Asombrosamente, se abrió a solas un ventanal y vínose el mediodía traspasando los visillos. Nadie, salvo mi suegro y yo, llegó a percatarlo. Seguía acechándome Cánovas hasta el fondo de los ojos. Se preguntaría conmigo si los mismos inocentes no estarían condenados al dolor eterno: al infierno universal. Se me estampó en el alma su encaro estrábico, mientras leía el arzobispo un versículo de san Mateo. Porque después de la resurrección ni los hombres tomarán mujeres, ni las mujeres tomarán maridos; sino que serán como ángeles en el cielo. Luego afirmó que Dios no era el Señor de los muertos sino del regreso de la vida. Mi suegro cerró la ventana y enmudecieron los pájaros. No pude por menos de demandarme quién sería mi verdadero Dios, cuando no sabía de fijo si aún alentaba o fallecí con Mercedes y mi única certeza era la locura, que ella me descubrió riéndose en Radan.

Tan pronto la sepultaron en la capilla de San Juan, me vine del Escorial a Riofrío con mis ayudas de cámara. Aquí velo como un espectro, en este palacio de idénticas fachadas y balcones volados o vago a través de encinares, fresnedas y sotos de álamos. Aunque duerma muy poco, no me abruma la fatiga. Cuando me topo conmigo mismo en el espejo de la consola, casi no me reconozco. También el mozo, en el retrato que me hizo Casado del Alisal, se me antoja un extraño. Como un alma en pena, cruzo por las estancias desiertas entre cazadores de Snyders, monjes de Zurbarán, caballeros de Claudio Coello y apuntes para alegorías de Palomino. Antes que la alondra, amanezco con los venados o me levanto después de una noche en blanco. Luego, sentado en una piedra o al pie de una encina, aguardo a que Prudencio, despeinado y sin afeitar la rastrojera de las mejillas, me busque inquieto bajo el alba lívida.

—¡Señor, señor, su majestad no debiera irse así, sin avisar a nadie!

Anoche me enfrenté con una antigua pesadilla.
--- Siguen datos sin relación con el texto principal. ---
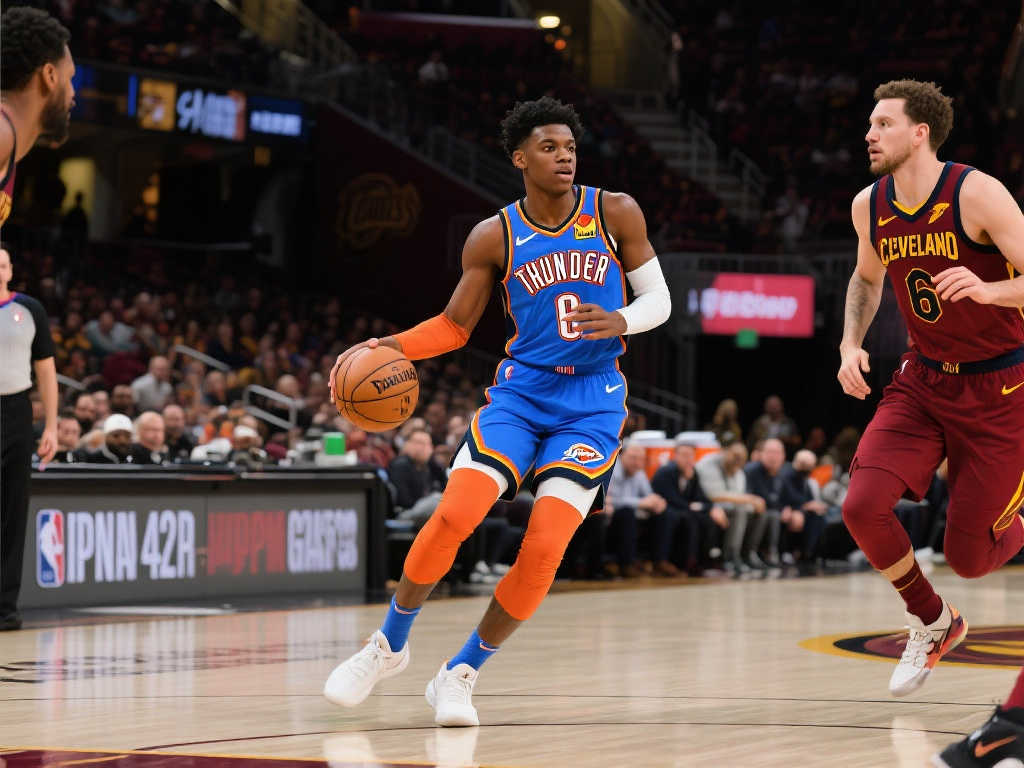 球队的重要 球队的重要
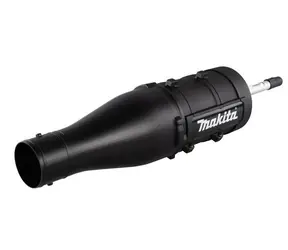 Makita 191P72-3 nadstavec motorovej jednotky / ofukovač UB401MP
Traspuesto, regresaba al sueño vivido en Viena, cuando Elena me hizo varón, en el piso oculto por la arboleda de palo de rosa. Calle Arenal arriba, envuelto en un gabán demasiado largo, vi a aquel hombre tan parecido a mí y tan semejante al ser mágico y diminuto, en la gota de sangre de la monja. Taciturno, vagaría, entre el crujiente revuelo de la hojarasca y la chillería de baratilleros y feriantes. ¿Quién eres? —creo haberle preguntado dormido—. ¿Eres el capitán Puigmoltó o el quinto helado en el arroyo de San Cristóbal? Disminuido por el sobretodo, no me oiría o aparentaba no escucharme. ¡Tú no serás nadie! —grité airado—. Ni aun ahora tienes voz ni nombre. En aquel punto, se volvió a mirarme con ojos desvaídos. Solo sueños y demonios se empeñan en hacernos creer que no existen —replicó lentamente—. ¿Acaso te olvidaste de tu cometa?
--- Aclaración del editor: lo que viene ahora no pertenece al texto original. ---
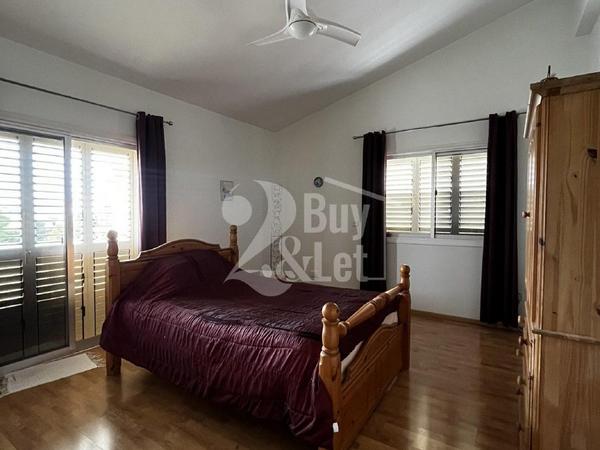4 bedroom detached house for sale softades larnaca 8588218 image 15770947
Despierto y desvelado, me sorprendió el alba entre el bosque y la dehesa. Un rastro de humedad en la aurora me estremecía de pies a cabeza. Como no llevaba sino un camisón, batín y zapatillas, me ceñí el cinto en un vano intento de arroparme. Recordé cómo temblaba prendido a mi madre, si bien de miedo entonces, cuando la monja me mostró la palma llagada. Di en pensar en la suelta cabellera de Mercedes, fragante a resina y definitivamente también a violetas, mientras nos abrazábamos en la nieve. Por primera vez, desde su muerte, veníase a mí su recuerdo sin desgarrarme el alma. Respiré hasta el fondo de mi ser y, al entreabrir los párpados, vi a la corza o a la cervata.

Parada ante mis rodillas, me lamía las manos. Reconocí en seguida su mirada limpia, reluciente y oscura. Los suyos eran los ojos de Mercedes, aunque puntos de oro pálido, parecidos al tono del ámbar, le espolvoreasen el fondo de las pupilas. No me sobresaltó ni llegó a dolerme el encuentro con su encaro. Vuelto sobre mí, me embargaba una sensación de sereno y beato desasimiento. No obstante, aun mirándonos en hito, el delgado filo de la eternidad me separaba de mi mujer. Antes de que yo echase de ver que la bestezuela se desvanecería en el alba, si intentaba abrazarla, la cervata o la corza huyóse por ensalmo y se perdió en la espesura.

Inmediatamente, con la súbita premura que se encienden los cometas en los cielos, advertí con ilógica certeza que Elena Sanz llegaría a Riofrío aquella misma mañana. Estaba escrito y determinado. Solo me cabía aguardarla y decirle que ya se cumplió la muda profecía de sor Patrocinio.